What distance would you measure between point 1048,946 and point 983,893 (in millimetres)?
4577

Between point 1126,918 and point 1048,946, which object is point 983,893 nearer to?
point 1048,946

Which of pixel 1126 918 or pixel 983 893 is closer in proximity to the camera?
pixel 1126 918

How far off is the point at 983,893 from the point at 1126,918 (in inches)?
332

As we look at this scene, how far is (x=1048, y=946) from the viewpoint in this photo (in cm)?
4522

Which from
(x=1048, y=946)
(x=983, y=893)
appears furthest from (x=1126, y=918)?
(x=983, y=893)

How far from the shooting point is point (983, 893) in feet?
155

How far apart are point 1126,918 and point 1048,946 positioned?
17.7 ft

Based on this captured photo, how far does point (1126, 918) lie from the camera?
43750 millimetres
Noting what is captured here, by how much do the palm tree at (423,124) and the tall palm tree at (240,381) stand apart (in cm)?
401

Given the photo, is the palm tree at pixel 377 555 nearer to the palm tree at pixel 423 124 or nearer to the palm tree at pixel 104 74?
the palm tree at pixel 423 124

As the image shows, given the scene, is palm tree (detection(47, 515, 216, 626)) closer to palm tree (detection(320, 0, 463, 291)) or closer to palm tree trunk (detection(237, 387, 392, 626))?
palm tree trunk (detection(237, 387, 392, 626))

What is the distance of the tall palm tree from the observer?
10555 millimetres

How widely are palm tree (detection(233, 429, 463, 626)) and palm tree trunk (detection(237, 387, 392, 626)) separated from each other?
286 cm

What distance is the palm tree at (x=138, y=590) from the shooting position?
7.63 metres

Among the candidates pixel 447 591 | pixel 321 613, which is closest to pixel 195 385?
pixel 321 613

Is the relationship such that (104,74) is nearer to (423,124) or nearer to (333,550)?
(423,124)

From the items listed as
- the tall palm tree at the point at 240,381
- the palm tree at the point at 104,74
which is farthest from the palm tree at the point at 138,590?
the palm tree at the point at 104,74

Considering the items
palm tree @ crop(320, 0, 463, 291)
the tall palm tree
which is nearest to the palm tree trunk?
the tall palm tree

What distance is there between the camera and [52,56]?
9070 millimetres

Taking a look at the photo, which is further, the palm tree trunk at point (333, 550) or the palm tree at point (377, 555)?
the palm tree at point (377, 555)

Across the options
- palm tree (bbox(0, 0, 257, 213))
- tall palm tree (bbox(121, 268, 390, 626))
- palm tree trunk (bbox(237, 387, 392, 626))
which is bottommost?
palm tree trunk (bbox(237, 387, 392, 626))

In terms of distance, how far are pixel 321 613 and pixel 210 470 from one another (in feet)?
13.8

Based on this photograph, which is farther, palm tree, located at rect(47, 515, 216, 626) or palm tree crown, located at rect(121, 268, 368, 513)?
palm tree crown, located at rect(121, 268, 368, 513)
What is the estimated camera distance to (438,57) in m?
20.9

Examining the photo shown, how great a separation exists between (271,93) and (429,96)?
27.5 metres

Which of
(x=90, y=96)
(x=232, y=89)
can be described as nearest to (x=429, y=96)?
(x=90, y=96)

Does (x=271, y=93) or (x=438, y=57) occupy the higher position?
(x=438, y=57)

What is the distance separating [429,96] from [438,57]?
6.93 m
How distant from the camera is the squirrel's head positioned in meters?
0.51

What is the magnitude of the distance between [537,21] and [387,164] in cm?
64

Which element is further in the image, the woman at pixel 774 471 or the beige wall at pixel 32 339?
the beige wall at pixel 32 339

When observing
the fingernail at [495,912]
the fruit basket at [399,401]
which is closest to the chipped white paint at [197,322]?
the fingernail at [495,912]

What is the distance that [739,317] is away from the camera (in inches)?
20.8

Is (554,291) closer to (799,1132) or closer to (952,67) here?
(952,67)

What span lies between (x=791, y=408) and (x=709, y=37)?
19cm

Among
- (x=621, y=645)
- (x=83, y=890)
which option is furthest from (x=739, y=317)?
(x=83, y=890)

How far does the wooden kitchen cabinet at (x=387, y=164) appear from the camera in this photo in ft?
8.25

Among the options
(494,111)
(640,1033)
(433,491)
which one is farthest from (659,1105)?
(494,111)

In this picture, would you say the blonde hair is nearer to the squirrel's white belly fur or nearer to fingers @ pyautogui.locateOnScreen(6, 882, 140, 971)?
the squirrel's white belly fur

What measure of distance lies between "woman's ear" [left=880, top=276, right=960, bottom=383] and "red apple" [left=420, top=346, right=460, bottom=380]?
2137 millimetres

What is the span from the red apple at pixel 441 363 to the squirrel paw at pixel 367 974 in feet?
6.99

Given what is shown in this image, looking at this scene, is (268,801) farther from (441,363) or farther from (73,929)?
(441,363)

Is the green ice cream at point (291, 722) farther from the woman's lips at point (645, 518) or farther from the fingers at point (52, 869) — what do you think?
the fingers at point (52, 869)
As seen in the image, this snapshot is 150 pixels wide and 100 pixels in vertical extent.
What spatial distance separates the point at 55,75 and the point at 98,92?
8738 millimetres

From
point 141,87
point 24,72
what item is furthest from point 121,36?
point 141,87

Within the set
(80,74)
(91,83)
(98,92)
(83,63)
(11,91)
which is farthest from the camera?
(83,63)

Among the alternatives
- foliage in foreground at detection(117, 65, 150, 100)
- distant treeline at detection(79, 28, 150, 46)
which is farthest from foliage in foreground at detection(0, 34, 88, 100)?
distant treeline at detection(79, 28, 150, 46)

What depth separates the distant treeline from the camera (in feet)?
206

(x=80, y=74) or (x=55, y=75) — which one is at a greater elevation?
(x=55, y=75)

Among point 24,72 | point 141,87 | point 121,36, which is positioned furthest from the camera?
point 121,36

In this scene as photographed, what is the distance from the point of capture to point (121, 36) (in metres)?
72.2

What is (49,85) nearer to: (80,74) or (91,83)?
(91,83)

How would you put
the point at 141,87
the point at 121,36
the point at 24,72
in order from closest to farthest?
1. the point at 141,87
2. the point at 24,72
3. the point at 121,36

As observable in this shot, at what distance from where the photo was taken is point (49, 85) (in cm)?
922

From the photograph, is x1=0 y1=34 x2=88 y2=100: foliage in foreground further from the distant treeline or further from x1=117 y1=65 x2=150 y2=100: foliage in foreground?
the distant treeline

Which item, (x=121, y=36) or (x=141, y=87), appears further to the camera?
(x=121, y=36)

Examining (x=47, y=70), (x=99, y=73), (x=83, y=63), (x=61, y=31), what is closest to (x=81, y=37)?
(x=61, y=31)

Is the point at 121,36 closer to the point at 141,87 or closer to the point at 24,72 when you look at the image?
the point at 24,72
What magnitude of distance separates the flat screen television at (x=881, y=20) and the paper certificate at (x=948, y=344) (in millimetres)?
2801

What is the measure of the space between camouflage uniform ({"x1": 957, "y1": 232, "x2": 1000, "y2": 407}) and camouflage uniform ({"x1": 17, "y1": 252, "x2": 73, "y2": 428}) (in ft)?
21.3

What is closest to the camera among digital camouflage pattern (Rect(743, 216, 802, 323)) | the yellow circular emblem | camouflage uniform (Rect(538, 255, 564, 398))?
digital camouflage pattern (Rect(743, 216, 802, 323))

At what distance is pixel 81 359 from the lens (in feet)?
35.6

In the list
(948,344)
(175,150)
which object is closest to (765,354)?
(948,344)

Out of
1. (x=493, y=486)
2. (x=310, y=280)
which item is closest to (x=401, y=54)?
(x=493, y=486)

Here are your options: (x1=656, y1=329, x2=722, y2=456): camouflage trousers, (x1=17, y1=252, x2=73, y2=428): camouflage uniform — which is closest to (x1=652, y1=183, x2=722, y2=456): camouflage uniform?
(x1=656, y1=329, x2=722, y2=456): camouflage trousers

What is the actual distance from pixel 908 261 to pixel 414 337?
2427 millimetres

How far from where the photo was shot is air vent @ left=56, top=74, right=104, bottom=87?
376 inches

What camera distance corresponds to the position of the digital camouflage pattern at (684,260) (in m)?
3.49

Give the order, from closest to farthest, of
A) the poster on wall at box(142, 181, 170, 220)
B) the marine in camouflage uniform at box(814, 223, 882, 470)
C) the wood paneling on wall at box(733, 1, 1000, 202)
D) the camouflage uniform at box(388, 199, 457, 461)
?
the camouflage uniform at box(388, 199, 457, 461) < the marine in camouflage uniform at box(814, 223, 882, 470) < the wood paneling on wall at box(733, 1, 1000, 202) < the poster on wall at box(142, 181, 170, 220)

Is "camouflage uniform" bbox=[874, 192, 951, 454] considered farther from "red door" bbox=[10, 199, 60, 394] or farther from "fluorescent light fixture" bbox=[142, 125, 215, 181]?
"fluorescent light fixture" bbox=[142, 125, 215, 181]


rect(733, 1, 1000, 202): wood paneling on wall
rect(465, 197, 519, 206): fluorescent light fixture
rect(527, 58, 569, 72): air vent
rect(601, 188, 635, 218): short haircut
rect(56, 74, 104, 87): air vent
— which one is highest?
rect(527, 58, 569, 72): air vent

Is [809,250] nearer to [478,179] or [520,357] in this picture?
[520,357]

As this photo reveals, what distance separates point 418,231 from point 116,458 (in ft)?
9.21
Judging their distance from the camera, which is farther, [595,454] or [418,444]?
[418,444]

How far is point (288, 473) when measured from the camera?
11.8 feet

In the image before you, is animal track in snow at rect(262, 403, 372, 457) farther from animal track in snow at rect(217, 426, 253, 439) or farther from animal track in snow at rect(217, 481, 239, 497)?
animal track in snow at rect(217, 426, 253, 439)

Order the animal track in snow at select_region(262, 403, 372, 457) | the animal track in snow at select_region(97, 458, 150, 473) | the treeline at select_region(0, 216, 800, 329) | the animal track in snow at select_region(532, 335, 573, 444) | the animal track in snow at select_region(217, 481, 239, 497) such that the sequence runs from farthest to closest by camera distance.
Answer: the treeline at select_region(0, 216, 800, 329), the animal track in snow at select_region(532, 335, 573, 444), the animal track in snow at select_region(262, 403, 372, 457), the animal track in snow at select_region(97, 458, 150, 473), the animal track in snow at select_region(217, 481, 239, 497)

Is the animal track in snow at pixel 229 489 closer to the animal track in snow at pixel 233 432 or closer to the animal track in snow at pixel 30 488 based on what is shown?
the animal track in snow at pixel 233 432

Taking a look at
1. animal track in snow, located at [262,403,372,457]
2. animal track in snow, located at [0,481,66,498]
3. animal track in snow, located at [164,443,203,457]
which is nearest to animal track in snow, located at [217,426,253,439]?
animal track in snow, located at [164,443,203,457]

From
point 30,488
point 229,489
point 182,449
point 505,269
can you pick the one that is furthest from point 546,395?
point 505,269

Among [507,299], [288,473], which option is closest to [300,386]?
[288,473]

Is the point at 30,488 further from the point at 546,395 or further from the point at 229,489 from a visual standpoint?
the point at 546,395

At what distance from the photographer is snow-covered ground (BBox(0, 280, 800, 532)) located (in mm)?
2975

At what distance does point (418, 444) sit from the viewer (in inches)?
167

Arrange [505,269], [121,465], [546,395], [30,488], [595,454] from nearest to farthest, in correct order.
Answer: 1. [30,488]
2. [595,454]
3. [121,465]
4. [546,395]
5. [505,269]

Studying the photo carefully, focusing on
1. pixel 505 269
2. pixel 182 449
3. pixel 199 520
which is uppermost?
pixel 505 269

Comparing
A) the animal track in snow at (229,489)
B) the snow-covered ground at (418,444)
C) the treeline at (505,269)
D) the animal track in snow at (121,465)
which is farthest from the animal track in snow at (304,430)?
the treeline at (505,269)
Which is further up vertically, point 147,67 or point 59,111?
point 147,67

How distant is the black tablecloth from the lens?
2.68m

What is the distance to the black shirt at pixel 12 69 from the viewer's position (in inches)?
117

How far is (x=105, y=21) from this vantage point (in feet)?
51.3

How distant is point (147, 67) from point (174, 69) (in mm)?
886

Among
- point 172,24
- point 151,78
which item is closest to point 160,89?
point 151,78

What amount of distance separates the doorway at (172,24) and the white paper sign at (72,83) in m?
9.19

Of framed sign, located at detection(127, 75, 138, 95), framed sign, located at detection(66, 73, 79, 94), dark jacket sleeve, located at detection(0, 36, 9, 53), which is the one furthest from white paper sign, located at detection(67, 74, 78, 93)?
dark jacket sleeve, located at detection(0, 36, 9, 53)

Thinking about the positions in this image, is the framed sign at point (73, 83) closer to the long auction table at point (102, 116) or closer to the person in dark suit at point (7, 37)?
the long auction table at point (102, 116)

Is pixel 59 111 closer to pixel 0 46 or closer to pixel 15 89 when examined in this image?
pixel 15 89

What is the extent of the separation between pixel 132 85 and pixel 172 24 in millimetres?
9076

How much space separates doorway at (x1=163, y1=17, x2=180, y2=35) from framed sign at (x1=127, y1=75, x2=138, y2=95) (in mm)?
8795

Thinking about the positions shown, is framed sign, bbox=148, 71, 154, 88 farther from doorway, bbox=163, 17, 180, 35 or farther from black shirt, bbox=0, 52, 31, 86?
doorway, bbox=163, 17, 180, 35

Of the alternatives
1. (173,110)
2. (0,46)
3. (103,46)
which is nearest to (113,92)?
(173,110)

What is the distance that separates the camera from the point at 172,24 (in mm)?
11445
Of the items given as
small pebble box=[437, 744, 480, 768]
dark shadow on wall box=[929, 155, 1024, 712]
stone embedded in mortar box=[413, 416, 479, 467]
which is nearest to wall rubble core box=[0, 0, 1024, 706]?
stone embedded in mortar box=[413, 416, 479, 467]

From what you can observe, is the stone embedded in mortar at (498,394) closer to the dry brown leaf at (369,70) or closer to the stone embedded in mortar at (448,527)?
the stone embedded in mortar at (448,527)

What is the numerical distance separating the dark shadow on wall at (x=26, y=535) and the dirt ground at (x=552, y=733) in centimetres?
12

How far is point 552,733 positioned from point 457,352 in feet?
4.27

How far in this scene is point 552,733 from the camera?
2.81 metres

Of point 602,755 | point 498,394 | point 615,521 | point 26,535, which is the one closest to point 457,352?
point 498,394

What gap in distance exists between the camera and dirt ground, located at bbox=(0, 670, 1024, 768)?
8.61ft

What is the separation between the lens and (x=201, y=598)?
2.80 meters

* * * * * * * * *

Your instructions: All lines from the one with "What is the numerical" through the final line above are to be quoted exactly; quote no other line.

Correct answer:
What is the numerical distance separating the dark shadow on wall at (x=26, y=535) and the dirt ground at (x=552, y=733) in centimetres?
12

How far is point 552,733 positioned from point 457,352 in feet?
4.27

How far in this scene is point 552,733 from the camera?
2.81 metres

Of point 602,755 | point 498,394 | point 615,521 | point 26,535, which is the one closest to point 457,352?
point 498,394

What gap in distance exists between the camera and dirt ground, located at bbox=(0, 670, 1024, 768)?
8.61ft

What is the separation between the lens and (x=201, y=598)?
2.80 meters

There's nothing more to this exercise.